Tapia syndrome is defined as paralysis of one side of the tongue and the ipsilateral vocal cord, with preserved soft palate motility, secondary to concurrent lesions to the hypoglossal and vagus nerves (the twelfth and tenth cranial nerves, respectively).

Antonio García Tapia, a Spanish otorhinolaryngologist, first described the syndrome in 1904 in a patient with an upper neck injury from a bull’s horn (“matador’s disease”).1 However, the eponym has been used in reference to a crossed syndrome of dorsal medullary origin (with involvement of the hypoglossal and ambiguus nuclei and the pyramidal tract),2,3 and to describe peripheral involvement of the vagus and hypoglossal nerves at the cervical level.3

The peripheral form has been observed after manipulation of the airway for orotracheal intubation.

We present the case of a 70-year-old man with history of dilated cardiomyopathy secondary to alcohol abuse, who was admitted to our hospital due to cardiorespiratory arrest.
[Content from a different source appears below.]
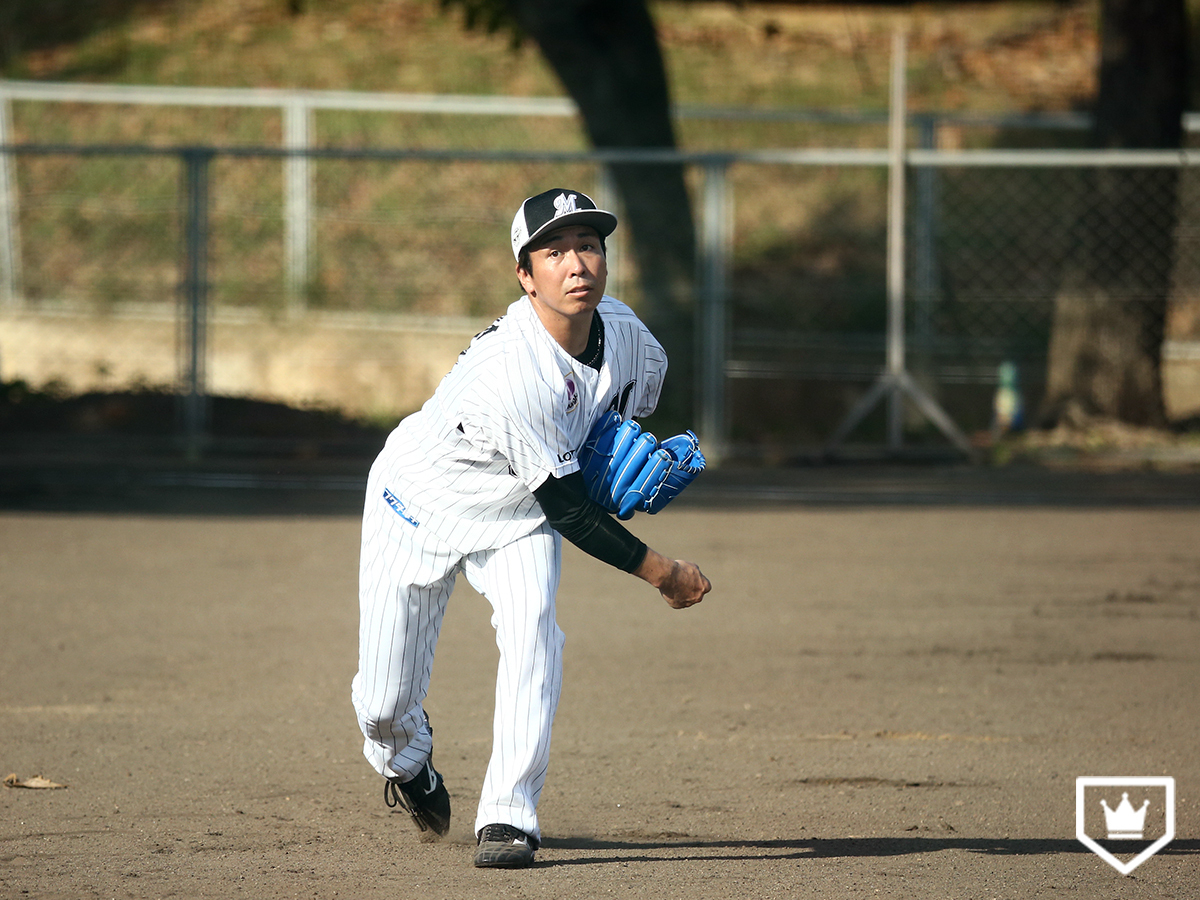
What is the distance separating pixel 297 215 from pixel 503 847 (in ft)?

The cause of the attack was ventricular fibrillation; the patient required emergency life support for 15 minutes, with basic and advanced cardiopulmonary resuscitation. The attack occurred in a public space, and emergency intubation was performed before the patient was transferred to our hospital. Upon arrival at the emergency department, the patient was admitted to the coronary care unit, where an emergency coronography was performed and a hypothermia protocol was initiated (target temperature, 33 °C). The patient was kept under sedation during the first days after arrival at hospital, with no initial neurological assessment being performed at this time. Incidentally, a second orotracheal intubation procedure was required at 72 hours following obstruction of the first intubation tube.

As the patient continued to need mechanical ventilation a week after admission, a tracheostomy was performed to prevent airway lesions associated with orotracheal intubation. At this point, the patient continued to require sedation and parenteral feeding. Ten days after admission to the coronary care unit, the patient began to recover consciousness, spontaneously opening his eyes; brainstem reflexes were preserved, including the pupillary reflex, oculocephalic reflexes, and the cough reflex. Mechanical ventilation was suspended at 2 weeks and a silver tracheostomy tube was placed.
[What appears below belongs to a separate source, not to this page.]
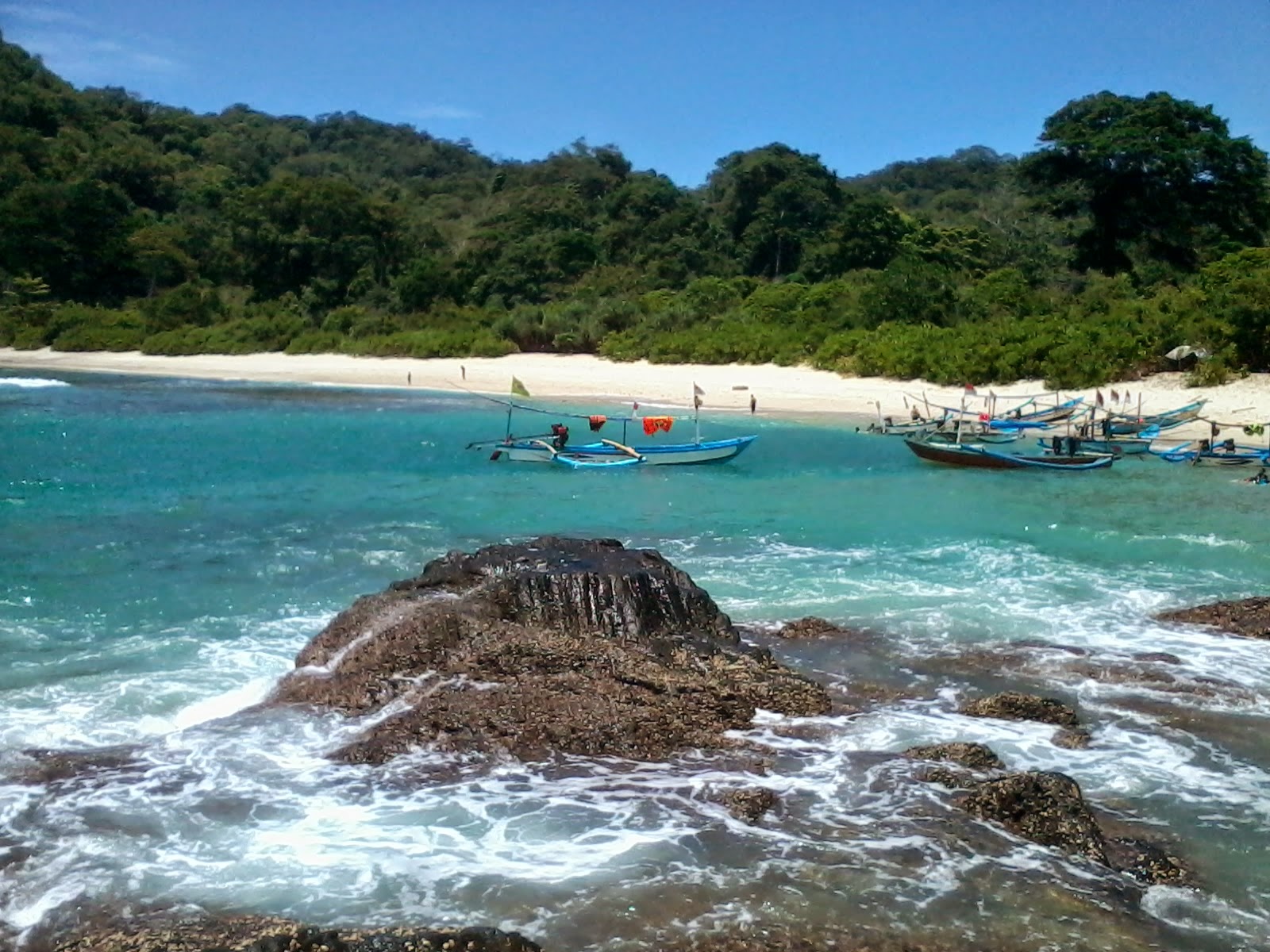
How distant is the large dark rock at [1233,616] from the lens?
40.7 ft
Two weeks after the attack, an MRI study was performed as part of the coronary care unit’s protocol for the assessment of brain damage in patients recovering from cardiorespiratory arrest. The study identified no acute or chronic ischaemic lesions in any region of the brain; electroencephalography and somatosensory evoked potentials studies yielded no relevant findings.

The patient remained in the coronary care unit for the following 2 weeks, showing satisfactory progression: level of consciousness remained adequate at all times and he gradually recovered limb strength and mobility, deglutition, and phonation. Dysphagia and dysphonia were not observed in early assessments. The patient’s progression was considered to be excellent, and he was transferred to the cardiology inpatient ward one month after the cardiorespiratory arrest. The initial assessment conducted by the cardiology department included a basic neurological examination, which detected reduced tongue mobility and hypophonia, with no other focal neurological signs and a normal level of consciousness.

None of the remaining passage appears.